Transcribe all of the data, leaving nothing out and changing nothing.

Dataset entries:
┌──

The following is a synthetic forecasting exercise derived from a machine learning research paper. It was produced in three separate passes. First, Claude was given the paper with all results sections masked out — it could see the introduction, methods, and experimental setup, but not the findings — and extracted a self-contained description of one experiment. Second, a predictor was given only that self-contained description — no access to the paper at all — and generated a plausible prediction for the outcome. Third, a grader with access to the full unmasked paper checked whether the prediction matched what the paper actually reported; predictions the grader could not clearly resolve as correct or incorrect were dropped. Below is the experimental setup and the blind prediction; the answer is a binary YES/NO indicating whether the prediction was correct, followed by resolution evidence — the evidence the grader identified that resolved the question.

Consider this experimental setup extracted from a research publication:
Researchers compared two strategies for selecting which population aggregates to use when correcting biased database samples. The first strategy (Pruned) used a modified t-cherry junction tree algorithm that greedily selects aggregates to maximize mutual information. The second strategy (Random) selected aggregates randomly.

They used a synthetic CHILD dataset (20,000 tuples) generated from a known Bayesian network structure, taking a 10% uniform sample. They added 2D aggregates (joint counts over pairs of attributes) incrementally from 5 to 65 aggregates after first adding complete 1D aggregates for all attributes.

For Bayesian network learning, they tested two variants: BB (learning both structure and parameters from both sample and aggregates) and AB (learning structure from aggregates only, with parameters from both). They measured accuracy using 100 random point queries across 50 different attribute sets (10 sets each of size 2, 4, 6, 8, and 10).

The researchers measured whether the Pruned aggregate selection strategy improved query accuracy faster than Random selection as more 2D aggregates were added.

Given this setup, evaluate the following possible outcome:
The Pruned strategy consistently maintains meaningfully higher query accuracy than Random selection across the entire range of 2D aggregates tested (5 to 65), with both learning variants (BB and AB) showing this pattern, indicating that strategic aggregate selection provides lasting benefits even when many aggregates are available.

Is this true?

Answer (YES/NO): NO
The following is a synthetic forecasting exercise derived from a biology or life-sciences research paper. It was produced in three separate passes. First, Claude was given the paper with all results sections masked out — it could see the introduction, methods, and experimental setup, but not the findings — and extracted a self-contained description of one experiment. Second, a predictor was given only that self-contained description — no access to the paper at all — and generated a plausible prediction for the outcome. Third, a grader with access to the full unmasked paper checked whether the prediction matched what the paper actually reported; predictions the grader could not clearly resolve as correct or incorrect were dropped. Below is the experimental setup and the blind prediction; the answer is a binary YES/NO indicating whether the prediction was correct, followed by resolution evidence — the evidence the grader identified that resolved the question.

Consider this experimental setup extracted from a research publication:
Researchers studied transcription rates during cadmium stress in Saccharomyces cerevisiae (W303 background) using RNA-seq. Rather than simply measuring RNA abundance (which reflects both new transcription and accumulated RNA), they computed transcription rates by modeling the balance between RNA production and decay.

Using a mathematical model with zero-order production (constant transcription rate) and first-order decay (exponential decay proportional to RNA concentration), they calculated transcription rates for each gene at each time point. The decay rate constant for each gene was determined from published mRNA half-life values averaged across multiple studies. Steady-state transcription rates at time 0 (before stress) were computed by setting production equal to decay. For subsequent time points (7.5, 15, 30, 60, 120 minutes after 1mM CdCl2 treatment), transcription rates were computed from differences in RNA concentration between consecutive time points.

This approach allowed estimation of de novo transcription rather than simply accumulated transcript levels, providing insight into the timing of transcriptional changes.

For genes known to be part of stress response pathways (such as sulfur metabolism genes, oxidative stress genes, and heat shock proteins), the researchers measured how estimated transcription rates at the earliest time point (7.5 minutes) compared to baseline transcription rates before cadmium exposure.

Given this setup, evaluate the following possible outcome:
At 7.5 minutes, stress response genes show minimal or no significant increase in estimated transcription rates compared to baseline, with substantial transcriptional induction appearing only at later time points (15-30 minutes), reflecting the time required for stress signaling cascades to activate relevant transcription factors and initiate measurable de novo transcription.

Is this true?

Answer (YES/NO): NO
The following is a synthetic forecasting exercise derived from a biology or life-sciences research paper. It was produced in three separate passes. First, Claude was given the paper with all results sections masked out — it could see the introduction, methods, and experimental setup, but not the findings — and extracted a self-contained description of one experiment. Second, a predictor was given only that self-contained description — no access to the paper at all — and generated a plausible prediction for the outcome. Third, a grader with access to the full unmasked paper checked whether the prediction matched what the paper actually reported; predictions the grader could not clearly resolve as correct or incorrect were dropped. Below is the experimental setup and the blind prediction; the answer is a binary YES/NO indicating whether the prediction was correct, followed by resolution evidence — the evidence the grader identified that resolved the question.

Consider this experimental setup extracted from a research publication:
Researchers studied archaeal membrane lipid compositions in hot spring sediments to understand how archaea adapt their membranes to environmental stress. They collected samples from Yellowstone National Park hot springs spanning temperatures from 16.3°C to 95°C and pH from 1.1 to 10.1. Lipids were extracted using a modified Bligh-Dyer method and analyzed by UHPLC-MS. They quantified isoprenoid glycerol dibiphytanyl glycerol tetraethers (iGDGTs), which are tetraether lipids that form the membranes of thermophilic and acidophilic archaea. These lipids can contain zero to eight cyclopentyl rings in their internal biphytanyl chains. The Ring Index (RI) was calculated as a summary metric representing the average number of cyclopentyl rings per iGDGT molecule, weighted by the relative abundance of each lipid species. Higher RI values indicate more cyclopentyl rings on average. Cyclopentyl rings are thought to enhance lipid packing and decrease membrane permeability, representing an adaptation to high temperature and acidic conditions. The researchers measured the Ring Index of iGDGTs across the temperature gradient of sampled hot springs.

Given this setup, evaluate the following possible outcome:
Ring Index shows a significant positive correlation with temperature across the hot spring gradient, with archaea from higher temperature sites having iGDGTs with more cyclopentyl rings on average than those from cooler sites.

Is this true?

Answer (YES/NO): NO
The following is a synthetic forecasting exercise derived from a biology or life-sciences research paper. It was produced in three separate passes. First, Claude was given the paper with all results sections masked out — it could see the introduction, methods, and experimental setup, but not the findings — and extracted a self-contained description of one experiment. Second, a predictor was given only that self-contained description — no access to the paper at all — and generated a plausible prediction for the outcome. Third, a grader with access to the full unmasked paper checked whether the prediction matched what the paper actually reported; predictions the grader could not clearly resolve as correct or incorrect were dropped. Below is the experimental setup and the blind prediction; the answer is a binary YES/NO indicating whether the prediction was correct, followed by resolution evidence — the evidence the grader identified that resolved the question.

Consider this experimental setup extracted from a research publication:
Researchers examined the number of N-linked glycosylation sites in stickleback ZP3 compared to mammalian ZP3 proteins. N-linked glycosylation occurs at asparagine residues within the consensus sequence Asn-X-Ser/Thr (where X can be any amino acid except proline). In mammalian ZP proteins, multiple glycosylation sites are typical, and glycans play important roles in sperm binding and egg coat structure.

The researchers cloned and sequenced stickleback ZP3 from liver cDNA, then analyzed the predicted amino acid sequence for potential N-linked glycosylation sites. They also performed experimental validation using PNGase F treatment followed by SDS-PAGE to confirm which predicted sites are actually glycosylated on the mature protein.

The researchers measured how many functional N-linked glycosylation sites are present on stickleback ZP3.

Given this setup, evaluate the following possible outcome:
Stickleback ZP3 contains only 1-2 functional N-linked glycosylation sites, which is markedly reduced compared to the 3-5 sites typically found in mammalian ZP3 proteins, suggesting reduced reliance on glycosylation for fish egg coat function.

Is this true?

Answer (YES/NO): YES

└──

▶ _Task result_:
The following is a synthetic forecasting exercise derived from a machine learning research paper. It was produced in three separate passes. First, Claude was given the paper with all results sections masked out — it could see the introduction, methods, and experimental setup, but not the findings — and extracted a self-contained description of one experiment. Second, a predictor was given only that self-contained description — no access to the paper at all — and generated a plausible prediction for the outcome. Third, a grader with access to the full unmasked paper checked whether the prediction matched what the paper actually reported; predictions the grader could not clearly resolve as correct or incorrect were dropped. Below is the experimental setup and the blind prediction; the answer is a binary YES/NO indicating whether the prediction was correct, followed by resolution evidence — the evidence the grader identified that resolved the question.

Consider this experimental setup extracted from a research publication:
Researchers compared two strategies for selecting which population aggregates to use when correcting biased database samples. The first strategy (Pruned) used a modified t-cherry junction tree algorithm that greedily selects aggregates to maximize mutual information. The second strategy (Random) selected aggregates randomly.

They used a synthetic CHILD dataset (20,000 tuples) generated from a known Bayesian network structure, taking a 10% uniform sample. They added 2D aggregates (joint counts over pairs of attributes) incrementally from 5 to 65 aggregates after first adding complete 1D aggregates for all attributes.

For Bayesian network learning, they tested two variants: BB (learning both structure and parameters from both sample and aggregates) and AB (learning structure from aggregates only, with parameters from both). They measured accuracy using 100 random point queries across 50 different attribute sets (10 sets each of size 2, 4, 6, 8, and 10).

The researchers measured whether the Pruned aggregate selection strategy improved query accuracy faster than Random selection as more 2D aggregates were added.

Given this setup, evaluate the following possible outcome:
The Pruned strategy consistently maintains meaningfully higher query accuracy than Random selection across the entire range of 2D aggregates tested (5 to 65), with both learning variants (BB and AB) showing this pattern, indicating that strategic aggregate selection provides lasting benefits even when many aggregates are available.

Is this true?

Answer (YES/NO): NO
The following is a synthetic forecasting exercise derived from a biology or life-sciences research paper. It was produced in three separate passes. First, Claude was given the paper with all results sections masked out — it could see the introduction, methods, and experimental setup, but not the findings — and extracted a self-contained description of one experiment. Second, a predictor was given only that self-contained description — no access to the paper at all — and generated a plausible prediction for the outcome. Third, a grader with access to the full unmasked paper checked whether the prediction matched what the paper actually reported; predictions the grader could not clearly resolve as correct or incorrect were dropped. Below is the experimental setup and the blind prediction; the answer is a binary YES/NO indicating whether the prediction was correct, followed by resolution evidence — the evidence the grader identified that resolved the question.

Consider this experimental setup extracted from a research publication:
Researchers studied transcription rates during cadmium stress in Saccharomyces cerevisiae (W303 background) using RNA-seq. Rather than simply measuring RNA abundance (which reflects both new transcription and accumulated RNA), they computed transcription rates by modeling the balance between RNA production and decay.

Using a mathematical model with zero-order production (constant transcription rate) and first-order decay (exponential decay proportional to RNA concentration), they calculated transcription rates for each gene at each time point. The decay rate constant for each gene was determined from published mRNA half-life values averaged across multiple studies. Steady-state transcription rates at time 0 (before stress) were computed by setting production equal to decay. For subsequent time points (7.5, 15, 30, 60, 120 minutes after 1mM CdCl2 treatment), transcription rates were computed from differences in RNA concentration between consecutive time points.

This approach allowed estimation of de novo transcription rather than simply accumulated transcript levels, providing insight into the timing of transcriptional changes.

For genes known to be part of stress response pathways (such as sulfur metabolism genes, oxidative stress genes, and heat shock proteins), the researchers measured how estimated transcription rates at the earliest time point (7.5 minutes) compared to baseline transcription rates before cadmium exposure.

Given this setup, evaluate the following possible outcome:
At 7.5 minutes, stress response genes show minimal or no significant increase in estimated transcription rates compared to baseline, with substantial transcriptional induction appearing only at later time points (15-30 minutes), reflecting the time required for stress signaling cascades to activate relevant transcription factors and initiate measurable de novo transcription.

Is this true?

Answer (YES/NO): NO
The following is a synthetic forecasting exercise derived from a biology or life-sciences research paper. It was produced in three separate passes. First, Claude was given the paper with all results sections masked out — it could see the introduction, methods, and experimental setup, but not the findings — and extracted a self-contained description of one experiment. Second, a predictor was given only that self-contained description — no access to the paper at all — and generated a plausible prediction for the outcome. Third, a grader with access to the full unmasked paper checked whether the prediction matched what the paper actually reported; predictions the grader could not clearly resolve as correct or incorrect were dropped. Below is the experimental setup and the blind prediction; the answer is a binary YES/NO indicating whether the prediction was correct, followed by resolution evidence — the evidence the grader identified that resolved the question.

Consider this experimental setup extracted from a research publication:
Researchers studied archaeal membrane lipid compositions in hot spring sediments to understand how archaea adapt their membranes to environmental stress. They collected samples from Yellowstone National Park hot springs spanning temperatures from 16.3°C to 95°C and pH from 1.1 to 10.1. Lipids were extracted using a modified Bligh-Dyer method and analyzed by UHPLC-MS. They quantified isoprenoid glycerol dibiphytanyl glycerol tetraethers (iGDGTs), which are tetraether lipids that form the membranes of thermophilic and acidophilic archaea. These lipids can contain zero to eight cyclopentyl rings in their internal biphytanyl chains. The Ring Index (RI) was calculated as a summary metric representing the average number of cyclopentyl rings per iGDGT molecule, weighted by the relative abundance of each lipid species. Higher RI values indicate more cyclopentyl rings on average. Cyclopentyl rings are thought to enhance lipid packing and decrease membrane permeability, representing an adaptation to high temperature and acidic conditions. The researchers measured the Ring Index of iGDGTs across the temperature gradient of sampled hot springs.

Given this setup, evaluate the following possible outcome:
Ring Index shows a significant positive correlation with temperature across the hot spring gradient, with archaea from higher temperature sites having iGDGTs with more cyclopentyl rings on average than those from cooler sites.

Is this true?

Answer (YES/NO): NO
The following is a synthetic forecasting exercise derived from a biology or life-sciences research paper. It was produced in three separate passes. First, Claude was given the paper with all results sections masked out — it could see the introduction, methods, and experimental setup, but not the findings — and extracted a self-contained description of one experiment. Second, a predictor was given only that self-contained description — no access to the paper at all — and generated a plausible prediction for the outcome. Third, a grader with access to the full unmasked paper checked whether the prediction matched what the paper actually reported; predictions the grader could not clearly resolve as correct or incorrect were dropped. Below is the experimental setup and the blind prediction; the answer is a binary YES/NO indicating whether the prediction was correct, followed by resolution evidence — the evidence the grader identified that resolved the question.

Consider this experimental setup extracted from a research publication:
Researchers examined the number of N-linked glycosylation sites in stickleback ZP3 compared to mammalian ZP3 proteins. N-linked glycosylation occurs at asparagine residues within the consensus sequence Asn-X-Ser/Thr (where X can be any amino acid except proline). In mammalian ZP proteins, multiple glycosylation sites are typical, and glycans play important roles in sperm binding and egg coat structure.

The researchers cloned and sequenced stickleback ZP3 from liver cDNA, then analyzed the predicted amino acid sequence for potential N-linked glycosylation sites. They also performed experimental validation using PNGase F treatment followed by SDS-PAGE to confirm which predicted sites are actually glycosylated on the mature protein.

The researchers measured how many functional N-linked glycosylation sites are present on stickleback ZP3.

Given this setup, evaluate the following possible outcome:
Stickleback ZP3 contains only 1-2 functional N-linked glycosylation sites, which is markedly reduced compared to the 3-5 sites typically found in mammalian ZP3 proteins, suggesting reduced reliance on glycosylation for fish egg coat function.

Is this true?

Answer (YES/NO): YES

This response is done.